**Reading passage:**
=====
Crowdfunded Android Console Ouya Reportedly Seeking Buyout
An anonymous reader writes: Ouya, the Android-based games console, enjoyed one of the most successful crowdfunding campaigns to date, raising $8.6 million after asking for only $960,000. But now that the console has been on the market for a while, the company is struggling. After borrowing roughly $25 million from investors to keep it going, they're now trying to restructure the debt, and reportedly seeking a buyout. "Interest in Ouya's microconsole has dropped considerably since its launch back in 2013, where it had to offer store credit to dissatisfied Kickstarter backers for failing to deliver devices on time. Following disappointing sales figures for early games, the company has tried several times to turn its fortunes around."
I had high hopes for the Ouya. Look forward to buying a discounted unsold unit in the future...
Maybe they should sell their business on Kickstarter.
It worked for their crappy DIY Android box.
How many parties on private jets, cruise ships, and supercars those $33.6 million bought?
There are some kick starters that deliver nothing to anyone and no refunds...
If you need money to survive, you do not "have to" send money back to backers, especially not if the only problem is that you were late (I expect at least a year delay on Kickstarter hardware by default).
I doubt that was really what sent them over the edge though.
"There is more worth loving than we have strength to love." - Brian Jay Stanley
Ouya has loads of competition now from ARM "sticks" and media adapters like the Fire, Roku or Cu Box. And each year brings more capable hardware while Ouja stays the same. The new raspberry pi 2 or Amazon Fire are arguably superior in all ways. Certainly both those alternatives make excellent XBMC/Kodi boxes.
And competition has also come from tablets in terms of casual gaming. Tablets benefit from huge economies of scale and large online market ecosystems. Ouja was always going to be a niche market appealing to techies and gamers.
I was an original backer, I did not mind the late shipping (however many people did) what bothered me more was that when I made a purchase on their store if the console lost the connection for even a second the content would not be available anymore! Which happened pretty often over Wi-Fi...
Also the controller was not very good at what it was doing.
Everything else had its merits, but I ended up selling the machine.
=====
**Data to use:**
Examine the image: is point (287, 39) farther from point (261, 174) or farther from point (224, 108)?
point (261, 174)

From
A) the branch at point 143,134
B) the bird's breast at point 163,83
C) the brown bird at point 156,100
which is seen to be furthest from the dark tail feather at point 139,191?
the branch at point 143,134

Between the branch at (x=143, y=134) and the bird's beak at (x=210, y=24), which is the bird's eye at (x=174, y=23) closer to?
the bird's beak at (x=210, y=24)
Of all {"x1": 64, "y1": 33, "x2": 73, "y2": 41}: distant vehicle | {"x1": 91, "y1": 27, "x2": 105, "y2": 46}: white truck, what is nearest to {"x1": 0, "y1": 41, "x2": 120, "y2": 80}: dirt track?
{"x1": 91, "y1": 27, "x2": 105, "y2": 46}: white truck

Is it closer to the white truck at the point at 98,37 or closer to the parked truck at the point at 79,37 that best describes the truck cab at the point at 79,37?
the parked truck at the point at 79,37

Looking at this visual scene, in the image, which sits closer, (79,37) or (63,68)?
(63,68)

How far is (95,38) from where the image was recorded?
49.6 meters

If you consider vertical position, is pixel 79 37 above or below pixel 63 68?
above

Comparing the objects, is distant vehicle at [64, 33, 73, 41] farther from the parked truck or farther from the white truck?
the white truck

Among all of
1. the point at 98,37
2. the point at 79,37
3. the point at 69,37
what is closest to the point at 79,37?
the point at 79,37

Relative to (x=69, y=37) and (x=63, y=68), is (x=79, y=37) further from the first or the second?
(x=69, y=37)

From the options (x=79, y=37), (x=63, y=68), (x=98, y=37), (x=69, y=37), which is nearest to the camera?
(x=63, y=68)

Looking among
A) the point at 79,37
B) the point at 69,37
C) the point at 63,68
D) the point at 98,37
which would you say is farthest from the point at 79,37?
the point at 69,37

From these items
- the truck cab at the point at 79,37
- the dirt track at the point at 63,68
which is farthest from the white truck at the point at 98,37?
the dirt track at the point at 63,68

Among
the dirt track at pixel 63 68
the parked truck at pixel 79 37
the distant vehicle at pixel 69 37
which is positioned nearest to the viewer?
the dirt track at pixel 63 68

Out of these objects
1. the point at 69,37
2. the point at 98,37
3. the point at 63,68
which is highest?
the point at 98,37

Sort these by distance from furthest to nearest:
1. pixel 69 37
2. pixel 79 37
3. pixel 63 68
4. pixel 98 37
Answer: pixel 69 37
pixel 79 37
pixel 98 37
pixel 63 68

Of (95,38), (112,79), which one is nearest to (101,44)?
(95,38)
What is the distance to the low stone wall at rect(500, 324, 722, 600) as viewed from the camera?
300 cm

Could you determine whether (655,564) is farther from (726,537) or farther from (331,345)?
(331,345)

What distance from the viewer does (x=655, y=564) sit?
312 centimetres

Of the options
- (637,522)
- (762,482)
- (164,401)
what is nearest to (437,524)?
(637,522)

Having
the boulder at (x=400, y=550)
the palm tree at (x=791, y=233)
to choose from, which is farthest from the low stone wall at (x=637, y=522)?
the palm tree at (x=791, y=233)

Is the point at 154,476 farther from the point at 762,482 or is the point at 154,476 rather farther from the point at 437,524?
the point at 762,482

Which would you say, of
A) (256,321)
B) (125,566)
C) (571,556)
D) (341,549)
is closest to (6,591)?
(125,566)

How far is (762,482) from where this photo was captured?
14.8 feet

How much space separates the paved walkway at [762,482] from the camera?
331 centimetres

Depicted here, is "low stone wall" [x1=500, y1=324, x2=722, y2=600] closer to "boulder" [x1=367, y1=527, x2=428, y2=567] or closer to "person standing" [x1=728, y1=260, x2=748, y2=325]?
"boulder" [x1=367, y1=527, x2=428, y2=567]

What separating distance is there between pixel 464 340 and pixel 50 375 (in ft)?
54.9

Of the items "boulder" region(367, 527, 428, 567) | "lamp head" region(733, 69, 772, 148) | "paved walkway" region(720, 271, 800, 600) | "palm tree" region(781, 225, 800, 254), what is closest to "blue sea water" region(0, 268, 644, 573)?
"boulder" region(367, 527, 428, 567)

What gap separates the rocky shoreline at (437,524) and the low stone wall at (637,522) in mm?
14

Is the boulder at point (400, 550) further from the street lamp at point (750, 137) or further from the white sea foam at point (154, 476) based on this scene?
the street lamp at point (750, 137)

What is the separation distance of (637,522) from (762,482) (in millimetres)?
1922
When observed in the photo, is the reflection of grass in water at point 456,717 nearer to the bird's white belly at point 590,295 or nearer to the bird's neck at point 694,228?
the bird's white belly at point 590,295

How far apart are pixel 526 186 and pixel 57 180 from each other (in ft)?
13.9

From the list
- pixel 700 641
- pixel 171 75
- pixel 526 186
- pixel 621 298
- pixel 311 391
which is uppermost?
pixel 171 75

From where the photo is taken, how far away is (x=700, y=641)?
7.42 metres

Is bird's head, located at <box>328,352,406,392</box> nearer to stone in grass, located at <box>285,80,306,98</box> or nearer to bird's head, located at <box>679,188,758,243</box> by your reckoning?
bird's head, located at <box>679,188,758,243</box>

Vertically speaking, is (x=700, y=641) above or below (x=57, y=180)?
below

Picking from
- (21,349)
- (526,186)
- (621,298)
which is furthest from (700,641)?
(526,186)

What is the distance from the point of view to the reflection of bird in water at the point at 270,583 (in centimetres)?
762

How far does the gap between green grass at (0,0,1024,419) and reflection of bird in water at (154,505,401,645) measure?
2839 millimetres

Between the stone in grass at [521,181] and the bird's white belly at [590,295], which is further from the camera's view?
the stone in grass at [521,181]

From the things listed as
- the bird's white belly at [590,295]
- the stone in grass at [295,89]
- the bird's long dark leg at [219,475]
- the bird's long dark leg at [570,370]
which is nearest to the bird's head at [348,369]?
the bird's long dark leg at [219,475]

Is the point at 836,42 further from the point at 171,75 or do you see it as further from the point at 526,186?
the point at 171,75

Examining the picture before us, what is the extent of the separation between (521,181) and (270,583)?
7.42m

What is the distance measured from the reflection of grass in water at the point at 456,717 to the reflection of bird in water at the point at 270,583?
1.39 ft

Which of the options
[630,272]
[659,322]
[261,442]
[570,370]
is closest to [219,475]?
=====
**Goals:**
#1 Select every line in the records that contains the word "nearer". Case counts.
#2 Continue the discussion of the Ouya console seeking a buyout from where it stops.

**Solved problems:**
#1
When observed in the photo, is the reflection of grass in water at point 456,717 nearer to the bird's white belly at point 590,295 or nearer to the bird's neck at point 694,228?
Is bird's head, located at <box>328,352,406,392</box> nearer to stone in grass, located at <box>285,80,306,98</box> or nearer to bird's head, located at <box>679,188,758,243</box> by your reckoning?

#2
They had a good idea that generated a ton of interest. They got a ton of money to do it. But the team that they put together just didn't have the right skillset mix to pull off something so ambitious. Some of their team posting in their forums and their official updates showed a pretty serious lack of knowledge in some crucial areas. Their original UI and framework was a train wreck (haven't checked back in a year). A number of people bought it to serve as a kind of media aggregator -- run Plex, XBMC, some emulators and original Indie or other content. Then they panicked that lots of people were so interested in getting XBMC/Plex onto it that let out some updates that borked the ability to do that, and really burnt a lot of people
I was ok with the media center parts of it being worthless. I understood that they had a vision for gaming and were focused on it (although executed it poorly), and so was begrudgingly ok with the fact that they were throwing up a walled garden focused on gaming, rather than nurturing a vibrant hacker community. They killed that community, which it turns out was a lot of their customers and things withered. They really could have been a Raspberry Pi with a controller. But their controller just absolutely sucked. Their kickstarted called it "a tribute to all classic controllers out there. This will be the best controller ever." or something to that effect, which was one of the key reasons I bought it. They made it sound like they had spent some very serious effort building an awesome controller. The controller was really, really bad. If you can't play games well with the system, then it's not going to succeed.
But this can't be!! All the fanbois were telling us back when this was first announced how it was scaring Sony and Microsoft and was going to destroy their console businesses.
Ouya owner
I have gotten a lot of mileage out of the system for the few games that are really fun to play in-person multiplayer. But I did want to observe a couple points that I think caused some of their problems.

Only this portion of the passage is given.